> [Things to do]:
A: Using the article about Naftali Bennett, answer these:
(i) How many seats does Bennett worry his party must pass to avoid being left out of Netanyahu's next coalition?
(ii) On what date did Bennett bring his plan to destroy Hamas's tunnels to the security cabinet?
(iii) How many days did Operation Protective Edge last?
B: Write what comes next in the article about Naftali Bennett, picking up after its final paragraph.

Bennett to Post: No land concessions, strong IDF and proud Jewish identity are keys to security

The Bayit Yehudi leader tells the ‘Post’ he’s concerned Netanyahu will leave his party out of the next coalition if it doesn’t pass 12 seats.

Naftali Bennett at the Western Wall in Jerusalem (photo credit: REUTERS)
Naftali Bennett at the Western Wall in Jerusalem
(photo credit: REUTERS)
Bayit Yehudi chairman Naftali Bennett has a canned answer for when he’s asked which ministry he wants: It depends on how many seats his party gets.
When pushed further, he says that all three senior ministries – defense, finance and foreign – are important, and he has a “clear vision” for what he could do in all of them.
Despite his politically expedient responses, the current economy minister couldn’t hide the fire in his eyes when he talked about defense issues Thursday, in his Tel Aviv office. His passion for and emphasis on security matters was apparent, backing up what sources in his inner circle have been saying for months: Naftali Bennett wants to be the next defense minister.
Bennett called for “a deep change” in the defense establishment’s approach, starting with making sure that battles take place mostly in enemy territory and military operations are short, as opposed to last summer’s 50-day Operation Protective Edge.
“We have to go from the defensive to the offensive. We fell in love with the Iron Dome [missile defense system] too much, and it gave us a feeling that it’s okay for a war to continue for 50 days. It isn’t,” he said, calling it “unacceptable for Hamas to shoot at us for 50 days. That harms our deterrence.”
Bennett repeated his claim, which is a point of contention with Defense Minister Moshe Ya’alon, that he was the first to bring a plan to destroy Hamas’s terrorist tunnels to the security cabinet – which he did on June 30, with the IDF implementing it three weeks later. Ya’alon says the Defense Ministry and the IDF already knew about the tunnels, and had prepared strategies for eliminating them.
Bennett also brought up defense in describing his battle with the Likud over right-wing votes, saying a large Bayit Yehudi is necessary to bolster Prime Minister Benjamin Netanyahu and ensure he is faithful to the Right, which will have voted him in if he is reelected.
The Bayit Yehudi leader took a wider view of the Middle East, saying the entire region is “disintegrating” and pointing to Jabhat al-Nusra, Hezbollah and Hamas as threats flanking Israel on almost all of its borders.
“This can go on for five years, or 150; no one knows. The question is what we do in this environment. I’m optimistic and I think Israel can continue thriving, but what we have to do is never give up one centimeter to Arabs, make sure the IDF is stronger than all of our enemies, and restore our Jewish identity, values and spirit of optimism and pride in being Jewish. With these three together, we’ll be able to prevent as many wars as possible, because it won’t be worthwhile for our enemies to fight us,” he maintained.

> [Extracted information]:
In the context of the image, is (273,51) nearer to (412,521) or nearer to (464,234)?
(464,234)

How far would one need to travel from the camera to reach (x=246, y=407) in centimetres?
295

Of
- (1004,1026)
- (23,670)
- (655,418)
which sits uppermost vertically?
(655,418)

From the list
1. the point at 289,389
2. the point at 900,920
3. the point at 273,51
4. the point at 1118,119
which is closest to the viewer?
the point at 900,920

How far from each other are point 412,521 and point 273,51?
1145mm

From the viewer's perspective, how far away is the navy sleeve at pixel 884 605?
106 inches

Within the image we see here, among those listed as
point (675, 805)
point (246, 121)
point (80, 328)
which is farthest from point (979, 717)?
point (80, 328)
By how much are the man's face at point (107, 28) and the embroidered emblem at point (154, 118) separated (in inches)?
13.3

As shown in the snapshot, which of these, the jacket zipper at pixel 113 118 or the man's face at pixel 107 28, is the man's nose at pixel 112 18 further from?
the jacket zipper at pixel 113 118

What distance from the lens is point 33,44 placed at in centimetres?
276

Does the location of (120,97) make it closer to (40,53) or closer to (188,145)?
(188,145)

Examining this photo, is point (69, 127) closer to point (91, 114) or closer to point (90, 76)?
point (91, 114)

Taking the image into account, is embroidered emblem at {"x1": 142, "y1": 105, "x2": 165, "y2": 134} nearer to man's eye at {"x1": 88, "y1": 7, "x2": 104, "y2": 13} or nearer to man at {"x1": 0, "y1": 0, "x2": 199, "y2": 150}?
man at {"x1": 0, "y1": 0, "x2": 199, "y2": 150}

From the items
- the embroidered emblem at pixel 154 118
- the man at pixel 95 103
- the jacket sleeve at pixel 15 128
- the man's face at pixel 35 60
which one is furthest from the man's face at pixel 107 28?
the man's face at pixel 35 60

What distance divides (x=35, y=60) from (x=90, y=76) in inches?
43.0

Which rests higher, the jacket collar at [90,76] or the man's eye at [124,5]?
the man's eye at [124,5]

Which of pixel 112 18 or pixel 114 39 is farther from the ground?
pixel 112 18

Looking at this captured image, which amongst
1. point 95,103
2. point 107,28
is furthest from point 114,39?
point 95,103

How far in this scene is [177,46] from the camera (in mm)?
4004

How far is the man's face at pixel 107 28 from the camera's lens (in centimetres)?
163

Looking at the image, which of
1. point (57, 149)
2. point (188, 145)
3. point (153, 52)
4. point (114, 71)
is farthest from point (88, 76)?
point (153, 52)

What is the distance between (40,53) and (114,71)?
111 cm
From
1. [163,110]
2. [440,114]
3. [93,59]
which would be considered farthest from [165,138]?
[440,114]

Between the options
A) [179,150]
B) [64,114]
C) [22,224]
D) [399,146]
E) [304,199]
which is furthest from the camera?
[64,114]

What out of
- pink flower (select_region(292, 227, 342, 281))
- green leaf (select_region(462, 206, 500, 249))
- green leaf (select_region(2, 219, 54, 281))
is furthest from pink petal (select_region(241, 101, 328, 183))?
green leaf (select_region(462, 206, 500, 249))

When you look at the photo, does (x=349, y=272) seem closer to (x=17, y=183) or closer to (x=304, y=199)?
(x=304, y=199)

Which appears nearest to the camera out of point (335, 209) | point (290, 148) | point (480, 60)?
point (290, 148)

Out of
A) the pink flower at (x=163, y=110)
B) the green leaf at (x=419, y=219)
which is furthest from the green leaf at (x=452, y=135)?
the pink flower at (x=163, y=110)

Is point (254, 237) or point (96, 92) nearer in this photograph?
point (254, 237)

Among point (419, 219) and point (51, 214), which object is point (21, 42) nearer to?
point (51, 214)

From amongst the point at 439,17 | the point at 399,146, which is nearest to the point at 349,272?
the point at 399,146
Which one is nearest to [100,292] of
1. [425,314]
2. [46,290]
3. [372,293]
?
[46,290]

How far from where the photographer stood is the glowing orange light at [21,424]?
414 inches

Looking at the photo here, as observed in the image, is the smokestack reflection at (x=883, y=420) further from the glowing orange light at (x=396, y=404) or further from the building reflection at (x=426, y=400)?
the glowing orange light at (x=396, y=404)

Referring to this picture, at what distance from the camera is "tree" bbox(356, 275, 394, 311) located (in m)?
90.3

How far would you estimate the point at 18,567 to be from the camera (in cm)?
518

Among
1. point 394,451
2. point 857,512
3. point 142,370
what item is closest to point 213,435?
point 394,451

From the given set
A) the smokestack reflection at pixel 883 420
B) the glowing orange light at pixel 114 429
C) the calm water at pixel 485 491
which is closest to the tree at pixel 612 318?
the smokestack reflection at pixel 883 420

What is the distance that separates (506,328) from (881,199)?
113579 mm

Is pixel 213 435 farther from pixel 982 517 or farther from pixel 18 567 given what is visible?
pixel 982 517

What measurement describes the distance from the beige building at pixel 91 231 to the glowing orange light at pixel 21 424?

> [Task-by-task outputs]:
A:
(i) 12 seats
(ii) June 30
(iii) 50 days

B:
To implement his plan, a large Bayit Yehudi is necessary, Bennett posited, warning that if it isn’t, “it will be a disaster.
There won’t be anyone strong around Netanyahu to make sure we’re heading in the right direction.”
“Netanyahu needs us to be strong next to him. He’s a good guy; I respect him. His heart is in the right place, but we need a strong nationalist government to ensure he doesn’t steer us to the Left, because of international pressure and domestic pressure from the media and economy,” he explained.
Bennett said he is sure Netanyahu will form the next government, but expressed doubt as to whether the prime minister will keep to the public commitments he made to include Bayit Yehudi in it. He was cautiously optimistic about his party’s improvement in the polls, pointing to this week’s Jerusalem Post-Ma’ariv poll giving his party 13 seats, as opposed to 11 last week.
Bennett went on to recount how Netanyahu has brought left-wing parties into his last two governments – Labor in 2009 and Hatnua in 2013 – and how he does not want him to do the same thing again.
The Bayit Yehudi chief said that with 12 seats in the last government, the party played a critical role in putting an end to the release of Palestinian terrorists in exchange for peace talks.
Bennett also combated the perception that terrorists were being released in the first place, because he chose that option over a settlement freeze as a necessary concession to condwuct talks with the Palestinians.
“We opposed a settlement freeze and a terrorist release. We voted against it, while all the other parties supported it – including the Likud and Yisrael Beytenu,” he said – though in both parties, some ministers voted for and some against.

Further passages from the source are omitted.